TASK GOAL: Repeat the records below word for word, but start at the line that contains "How widely are", stop after the last line, and include nothing else.

DATASET RECORDS:
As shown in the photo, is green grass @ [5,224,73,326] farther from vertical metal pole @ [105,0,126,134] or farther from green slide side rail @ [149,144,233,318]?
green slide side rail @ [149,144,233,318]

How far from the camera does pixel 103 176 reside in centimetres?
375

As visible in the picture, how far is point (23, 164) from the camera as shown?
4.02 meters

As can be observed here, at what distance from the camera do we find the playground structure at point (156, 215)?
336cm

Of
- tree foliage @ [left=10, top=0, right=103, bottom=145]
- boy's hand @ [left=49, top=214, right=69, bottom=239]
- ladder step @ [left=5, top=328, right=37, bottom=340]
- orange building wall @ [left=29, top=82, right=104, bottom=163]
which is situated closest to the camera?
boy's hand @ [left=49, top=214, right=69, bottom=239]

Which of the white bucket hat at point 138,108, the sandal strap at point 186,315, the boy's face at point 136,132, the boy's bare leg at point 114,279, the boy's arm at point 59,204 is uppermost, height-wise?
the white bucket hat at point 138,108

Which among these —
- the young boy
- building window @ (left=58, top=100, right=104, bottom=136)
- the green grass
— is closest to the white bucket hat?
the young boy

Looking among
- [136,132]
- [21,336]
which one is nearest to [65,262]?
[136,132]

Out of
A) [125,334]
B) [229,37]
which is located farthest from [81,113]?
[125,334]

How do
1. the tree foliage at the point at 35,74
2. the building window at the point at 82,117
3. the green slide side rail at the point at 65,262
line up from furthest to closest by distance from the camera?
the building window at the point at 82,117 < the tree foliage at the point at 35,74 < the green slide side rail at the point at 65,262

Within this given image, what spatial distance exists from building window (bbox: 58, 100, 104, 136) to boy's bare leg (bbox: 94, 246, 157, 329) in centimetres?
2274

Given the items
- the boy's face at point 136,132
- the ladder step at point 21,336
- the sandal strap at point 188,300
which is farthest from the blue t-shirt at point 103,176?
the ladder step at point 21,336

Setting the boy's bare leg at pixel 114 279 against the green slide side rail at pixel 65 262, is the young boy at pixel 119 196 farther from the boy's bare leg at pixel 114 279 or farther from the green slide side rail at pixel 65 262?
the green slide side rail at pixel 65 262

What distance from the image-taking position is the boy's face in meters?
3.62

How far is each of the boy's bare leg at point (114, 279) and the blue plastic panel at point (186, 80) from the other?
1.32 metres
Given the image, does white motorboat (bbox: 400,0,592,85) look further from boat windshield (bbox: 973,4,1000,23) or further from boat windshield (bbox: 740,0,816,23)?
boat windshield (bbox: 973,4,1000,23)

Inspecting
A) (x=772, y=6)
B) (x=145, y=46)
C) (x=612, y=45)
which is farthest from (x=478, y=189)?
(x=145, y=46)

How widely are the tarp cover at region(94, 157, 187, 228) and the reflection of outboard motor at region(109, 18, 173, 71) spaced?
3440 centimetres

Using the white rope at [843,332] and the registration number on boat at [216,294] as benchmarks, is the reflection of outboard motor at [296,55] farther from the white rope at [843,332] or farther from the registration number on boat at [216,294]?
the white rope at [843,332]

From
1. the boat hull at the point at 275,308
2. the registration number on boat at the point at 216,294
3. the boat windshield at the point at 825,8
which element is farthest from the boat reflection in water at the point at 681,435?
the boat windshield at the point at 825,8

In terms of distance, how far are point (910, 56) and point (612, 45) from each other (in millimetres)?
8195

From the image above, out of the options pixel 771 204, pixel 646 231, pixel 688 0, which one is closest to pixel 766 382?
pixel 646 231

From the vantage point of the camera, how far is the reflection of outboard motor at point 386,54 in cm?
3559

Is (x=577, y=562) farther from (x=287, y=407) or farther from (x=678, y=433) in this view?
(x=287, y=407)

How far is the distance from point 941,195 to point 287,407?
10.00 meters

THE OUTPUT:
How widely are the tarp cover at region(94, 157, 187, 228) and the reflection of outboard motor at region(109, 18, 173, 71) spaced?
3440 centimetres

Using the white rope at [843,332] and the registration number on boat at [216,294] as benchmarks, is the reflection of outboard motor at [296,55] farther from the white rope at [843,332] or farther from the registration number on boat at [216,294]?
the white rope at [843,332]

From
1. the boat hull at the point at 275,308
2. the registration number on boat at the point at 216,294
3. the boat windshield at the point at 825,8
which element is farthest from the boat reflection in water at the point at 681,435?
the boat windshield at the point at 825,8

In terms of distance, how far are point (910, 56) and point (612, 45) from each other (in millimetres)?
8195

From the image above, out of the options pixel 771 204, pixel 646 231, pixel 688 0, which one is closest to pixel 766 382?
pixel 646 231

From the vantage point of the camera, how far is the reflection of outboard motor at point 386,54 in cm?
3559

Is (x=577, y=562) farther from (x=287, y=407) or farther from (x=678, y=433) in this view?
(x=287, y=407)

How far is the distance from point 941,195 to point 287,407?
10.00 meters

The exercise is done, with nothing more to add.